Processing multi-crystal datasets with xia2

xia2 is ideally suited to processing multi-crystal (or multi-sweep) datasets, and is able to process more than one dataset simultaneously, providing many features that can make the processing of such datasets both easier and faster. Examples include (but not limited to):

  • Merging multiple datasets taken from multiple crystals
  • Merging multiple datasets taken from a single crystal
  • Scaling together, but merging individually multiple wavelength datasets
  • Inverse beam experiments

Images or directories can be passed on the command line, as with a normal xia2 job processing a single sweep. Xia2 now allows passing multiple directories on the command line, or passing multiple images via the image= parameter:

xia2 pipeline=dials /path/to/images/dataset_1 /path/to/images/dataset_2

xia2 pipeline=dials image=/path/to/images/sweep_1_0001.cbf image=/path/to/images/sweep_2_0001.cbf

Alternatively, you can specify exactly which images you wish to process in an .xinfo file:

BEGIN PROJECT AUTOMATIC
BEGIN CRYSTAL DEFAULT

BEGIN WAVELENGTH NATIVE
WAVELENGTH 0.979500
END WAVELENGTH NATIVE

BEGIN SWEEP SWEEP1
WAVELENGTH NATIVE
DIRECTORY /path/to/images/
IMAGE sweep_1_0001.cbf
START_END 1 450
END SWEEP SWEEP1

BEGIN SWEEP SWEEP2
WAVELENGTH NATIVE
DIRECTORY /path/to/images/
IMAGE sweep_2_0001.cbf
START_END 1 450
END SWEEP SWEEP2

END CRYSTAL DEFAULT
END PROJECT AUTOMATIC

When processing many datasets simultaneously, it may happen that some datasets will process successfully, but xia2 will fail to process others. By default, xia2 will stop with an error message if any error is encountered, however if the failover=True is set on the command line, then xia2 will ignore any failed sweeps and continue processing with only those sweeps that processed successfully.

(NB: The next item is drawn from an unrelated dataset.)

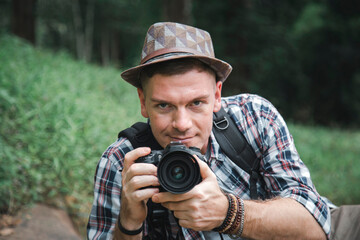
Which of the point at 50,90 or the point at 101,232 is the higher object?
the point at 50,90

When xia2 is given a particularly large number of images to process, it may take some time before it appears to start processing the data. This may be for a couple of reasons:

  1. On start up, xia2 reads all the image headers to ensure that it understands them correctly. A speedup can be obtained with the parameter read_all_image_headers=False, which tells xia2 to only read the first image header for each set of files with a matching template, and
infer the rest of the sweep from the first image header.
  1. If available, xia2 will run a beam centre search on each sweep using labelit.index. This step can be disabled using the parameter trust_beam_centre=True

Furthermore, xia2 may not make the same conclusion as to the symmetry for each sweep, leading it to process the final dataset in the lowest common symmetry. Sometimes indexing for a given sweep may fail altogether, and specifying the unit_cell= and space_group= parameters (if known) on the command line can help in both these situations.

Parameter Description
failover=True If processing fails for any sweeps, ignore and just use those sweeps that processed successfully
trust_beam_centre=True Don’t run labelit beam centre search
read_all_image_headers=False Skip reading all image headers - just read the first one for each sweep
unit_cell= Provide a target unit cell to help indexing
space_group= Provide a target space group to help indexing

Parallel data processing

By default, xia2 processes each sweep sequentially, using nproc processors. When processing multiple datasets, it may be more efficient to process the sweeps in parallel, by specifying multiprocessing.mode=parallel and using multiprocessing.njob to indicate how many sweeps should be processed simultaneously, using multiprocessing.nproc processors per sweep:

xia2 pipeline=dials /path/to/images multiprocessing.mode=parallel \
  multiprocessing.njob=2 multiprocessing.nproc=4

Note

This will use a total of njob * nproc processors, i.e. 2 * 4 = 8 processors, which should be less than or equal to the total number of processors available on your machine.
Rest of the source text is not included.